I see three problems: lower boiling point of water, dry air, and lower air pressure.

The lower boiling point of water means that water (liquid, for all intents and purposes in baking - water, milk, wine, etc.; but not oils) is simply not going to get as hot. To the extent that the cooking is done by the liquid in the recipie it will take longer to cook.

The issues with the dry air are covered pretty well in earlier posts, but keep in mind that with a lower boiling point and potentially longer cooking times you will lose more liquid at altitude during the cooking process - maybe a lot more.
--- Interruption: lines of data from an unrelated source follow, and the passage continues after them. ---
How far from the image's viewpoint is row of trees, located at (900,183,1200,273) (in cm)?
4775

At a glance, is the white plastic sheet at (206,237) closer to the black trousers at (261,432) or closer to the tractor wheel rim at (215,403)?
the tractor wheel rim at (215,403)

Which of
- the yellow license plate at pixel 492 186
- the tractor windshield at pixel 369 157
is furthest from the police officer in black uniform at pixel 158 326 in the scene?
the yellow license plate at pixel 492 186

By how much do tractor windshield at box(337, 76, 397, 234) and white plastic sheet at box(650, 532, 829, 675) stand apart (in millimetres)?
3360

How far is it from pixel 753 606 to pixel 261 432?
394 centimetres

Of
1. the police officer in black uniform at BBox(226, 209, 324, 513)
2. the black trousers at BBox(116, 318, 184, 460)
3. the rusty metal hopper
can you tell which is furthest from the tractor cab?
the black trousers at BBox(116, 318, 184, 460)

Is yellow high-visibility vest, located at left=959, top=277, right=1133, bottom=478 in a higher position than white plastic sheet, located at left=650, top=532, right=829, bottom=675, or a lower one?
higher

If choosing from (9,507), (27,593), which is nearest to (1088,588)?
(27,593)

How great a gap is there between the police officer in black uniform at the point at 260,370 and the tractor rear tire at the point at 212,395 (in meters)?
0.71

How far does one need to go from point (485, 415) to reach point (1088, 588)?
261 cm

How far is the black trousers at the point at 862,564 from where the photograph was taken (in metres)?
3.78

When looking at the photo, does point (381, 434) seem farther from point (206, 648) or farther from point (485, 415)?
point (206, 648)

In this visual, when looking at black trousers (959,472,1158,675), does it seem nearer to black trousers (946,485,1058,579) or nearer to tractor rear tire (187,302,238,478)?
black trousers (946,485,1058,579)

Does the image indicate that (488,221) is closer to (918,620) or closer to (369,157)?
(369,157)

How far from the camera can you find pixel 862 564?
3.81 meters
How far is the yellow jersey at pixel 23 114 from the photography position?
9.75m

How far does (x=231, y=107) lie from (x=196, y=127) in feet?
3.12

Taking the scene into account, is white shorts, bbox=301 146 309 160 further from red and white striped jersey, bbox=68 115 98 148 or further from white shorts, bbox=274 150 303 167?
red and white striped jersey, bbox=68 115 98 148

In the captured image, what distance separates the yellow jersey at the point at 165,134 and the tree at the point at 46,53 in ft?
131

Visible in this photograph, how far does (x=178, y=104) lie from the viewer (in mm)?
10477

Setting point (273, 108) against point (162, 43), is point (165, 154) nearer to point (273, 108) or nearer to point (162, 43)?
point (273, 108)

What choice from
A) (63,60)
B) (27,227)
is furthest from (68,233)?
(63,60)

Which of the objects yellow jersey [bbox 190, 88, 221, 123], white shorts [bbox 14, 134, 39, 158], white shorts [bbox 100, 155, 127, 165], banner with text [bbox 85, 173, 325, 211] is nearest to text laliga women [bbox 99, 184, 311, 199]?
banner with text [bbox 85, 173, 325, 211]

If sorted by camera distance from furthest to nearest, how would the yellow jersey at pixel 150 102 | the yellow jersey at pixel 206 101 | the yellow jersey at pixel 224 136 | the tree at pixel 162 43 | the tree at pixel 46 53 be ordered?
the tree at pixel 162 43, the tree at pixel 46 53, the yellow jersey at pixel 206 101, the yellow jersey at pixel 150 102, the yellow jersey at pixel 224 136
The lower air pressure affects how foods rise. With lower air pressures levened foods tend to rise to greater heights - and then sometimes collapse. This is true even with cookies which, while they don't rise very much rise to a certain extent. If they fail to rise, or collapse from over-rising, you have a mess. There are several tricks to prevent too much of a rise including reducing the leven (baking powder, baking soda), reducing the acids which react with the leven - milk usually, or maybe cream of tartar - increasing the fat content (I assume this just makes the product heavier and makes it harder to rise) by adding more oil/butter/cream or an additional egg yoke or two. Or you can raise the temperature so that cooking proceeds faster and everything sets up before it collapses. There are likely other approaches as well.

As noted above, you really have to experiment because what works with one recipie - say increasing the oven temperature for your oatmeal cookies - may not work with your chocolate brownies.

I am thinking of the pancakes I make every weekend by folding in whipped egg whites. In the lowlands I use about a teaspoon of leven per cup of flour. Up here it has got to the point where I simply show the batter a photo of a can of baking powder.

Yeast breads have not been too bad as long as I make sure the rising dough is not allowed to balloon all over everywhere.